Flash fiction

The Bedford Glossary of Critical and Literary Terms - Ross Murfin 2018

Flash fiction

Flash fiction: An extremely brief fictional prose narrative, typically ranging from six to a thousand words in length (i.e., from a single line or sentence to a few paragraphs or pages), that nonetheless tells a complete story. Flash fiction, a term coined by James Thomas in 1992, is also known by a variety of other names, including microfiction, short short story, and sudden fiction. Flash fiction differs from other brief narrative accounts, such as anecdotes, sketches, and vignettes, as it has a traditional story arc with a beginning, middle, and end, even though it may only capture a moment in time. Given the brevity of the form, flash fiction goes for maximum emotional impact, prioritizing verbal economy and vividly depicted scenes; much like in poetry, every word must count. Further, flash fiction gives the reader a more active role; its brevity and reliance on suggestion and implication leave more to the reader’s imagination, and endings are often surprising and/or ambiguous, leaving the resolution open to interpretation.
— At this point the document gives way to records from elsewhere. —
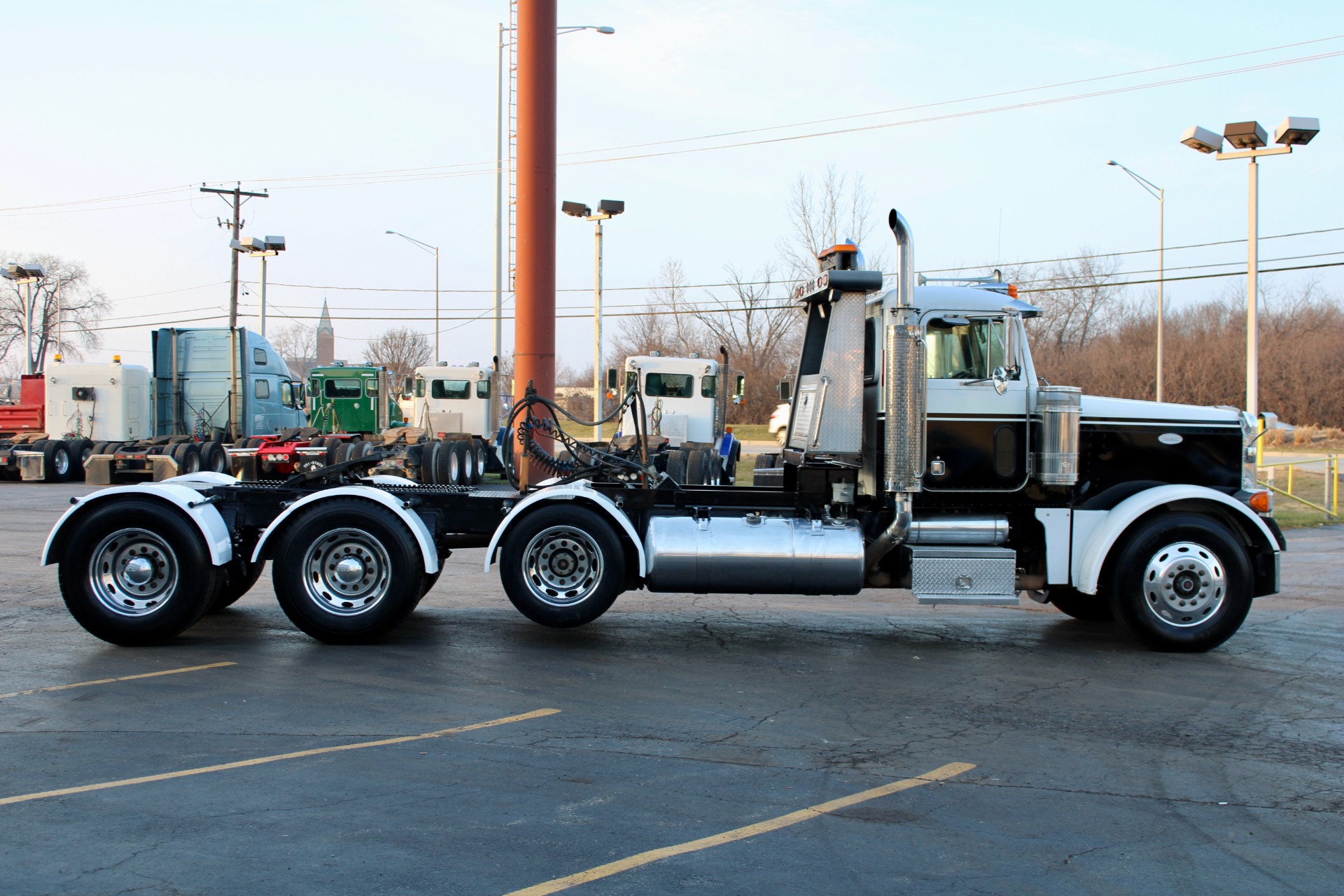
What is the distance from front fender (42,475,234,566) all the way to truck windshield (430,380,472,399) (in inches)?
877

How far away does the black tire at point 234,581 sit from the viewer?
9000mm

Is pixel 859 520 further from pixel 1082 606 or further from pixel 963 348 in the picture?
pixel 1082 606

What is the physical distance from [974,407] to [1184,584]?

Although flash fiction is a recent term, the form has a long literary history, going back to ancient fables, parables, and tales; examples include Aesop’s Fables (c. 550 B.C.) and parables from the Bible. Among the best-known flash fictions is a six-word story, apocryphally attributed to twentieth-century American writer Ernest Hemingway: “For sale: baby shoes, never worn.” The genre is very popular today, particularly in new media such as the internet, where e-zines such as Flash Fiction Online have proliferated, and Twitter, where the 140-character story is a type of “Twitterature.” For an introduction to flash fiction, see David Galef’s Brevity: A Flash Fiction Handbook (2016).

Recently, the term flash has even been applied to novels. In 2008, writer Nancy Stohlman coined the term flash novel for her master’s thesis, “The Flash Manifesto”; used it in her 96-page work Searching for Suzi: A Flash Novel (2009); and later described it in a 2013 interview as “a sparse, lean book that behaves and resonates as it if were much longer with the scope of a novel.” Novels in flash, another application of the term flash, consist of numerous flash-fiction chapters or interrelated flash-fiction works.

FURTHER EXAMPLES: Kate Chopin’s “Doctor Chevalier’s Lie (1893)” and “The Story of an Hour” (1894); Yasunari Kawabata’s Tenohira no shosetsu (140 “Palm-of-the-Hand” stories), published between 1920 and 1972, half of which were later translated into English by Lane Dunlop and J. Martin Holman and appeared as Palm-of-the-Hand Stories (1988); Hemingway’s In Our Time (1925); W. Somerset Maugham’s Cosmopolitans: Very Short Stories (written 1924-29, published 1936). Sudden Fiction: American Short-Short Stories (1986), an anthology edited by Robert Shapard and James Thomas, includes stories by authors ranging from Langston Hughes, Bernard Malamud, and Grace Paley to Jayne Anne Phillips and Tobias Wolff.

Contemporary examples include Margaret Atwood’s The Tent (2006); Lucy Corin’s One Hundred Apocalypses and Other Apocalypses (2013); Lydia Davis’s Can’t and Won’t (2014); Stuart Dybek’s Ecstatic Cahoots: Fifty Short Stories (2014); Kathy Fish and Robert Vaughan’s RIFT (2015), in which the authors alternate pieces; Len Kuntz’s I’m Not Supposed to Be Here and Neither Are You (2016); and Rebecca Schiff’s The Bed Moved (2016), a collection of stories—most of them two to five pages in length — concerning (among other things) sex in the city. Novels in flash include Mario Alberto Zambrano’s Lotería: A Novel (2013), in which each Mexican Lotería game card the young protagonist chooses evokes a memory, and Teresa Milbrodt’s nonlinear narrative Larissa Takes Flight (2014).